Question

In the combinations of resistors shown below, calculate:

1. the resistance across AB when the switch S is open.
2. the resistance across AB when the switch S is closed.

Answer 1

a. When the switch is open, the middle connection does not join the two branches. So the circuit has two separate branches in parallel, i.e., top and bottom branches, where 12 Ω and 6 Ω resistances are in series.

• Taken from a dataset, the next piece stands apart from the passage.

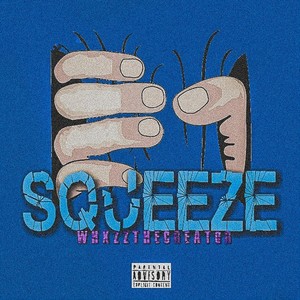 Squeeze (Explicit)
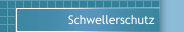 Schwellerschutz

Then the net resistance of the top branch is given by,

R₁​ = 12 + 6

= 18 Ω

Now, R₁​ and R₂​ are in parallel connection, and the net resistance is given by,

`1/R = 1/R_1 + 1/R_2`

= `1/18 + 1/18`

= `2/18`

⇒ `1/R = 1/9`

R = 9 Ω

Hence, the resistance across AB when the switch S is open is 9 Ω.

b. When switch S is closed, the midpoints are connected, which rearranges the circuit into two branches of parallel resistors that are connected in series as shown below.

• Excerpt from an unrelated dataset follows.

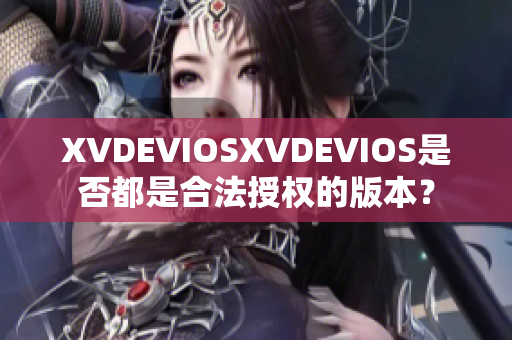 XVDEVIOSXVDEVIOS是否都是合法授权的版本？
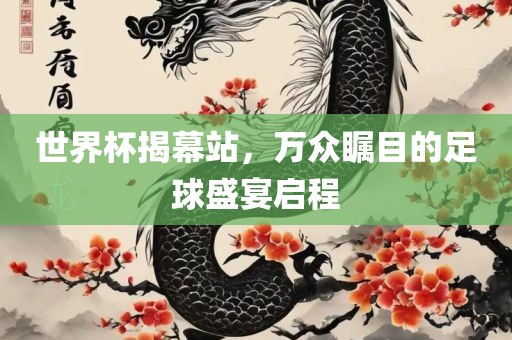 世界杯揭幕站，万众瞩目的足球盛宴启程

Then the net resistance of the left branch (containing 12 Ω and 6 Ω resistances) is given by,

`1/R_1 = 1/12 + 1/6`

= `1/12 + 2/12`

= `3/12`

⇒ `1/R_1 = 1/4`

⇒ R₁ = 4 Ω

Similarly, the net resistance of the right branch (containing 12 Ω and 6 Ω resistances) is given by,

`1/R_2 = 1/12 + 1/6`

= `1/12 + 2/12`

= `3/12`

⇒ `1/R_2 = 1/4`

⇒ R₂ = 4 Ω

Now, R₁​ and R₂​ are in series connection, and the net resistance is given by,

R = R₁​ + R_2​

= 4 + 4

= 8 Ω

Hence, the resistance across AB when the switch S is closed is 8 Ω.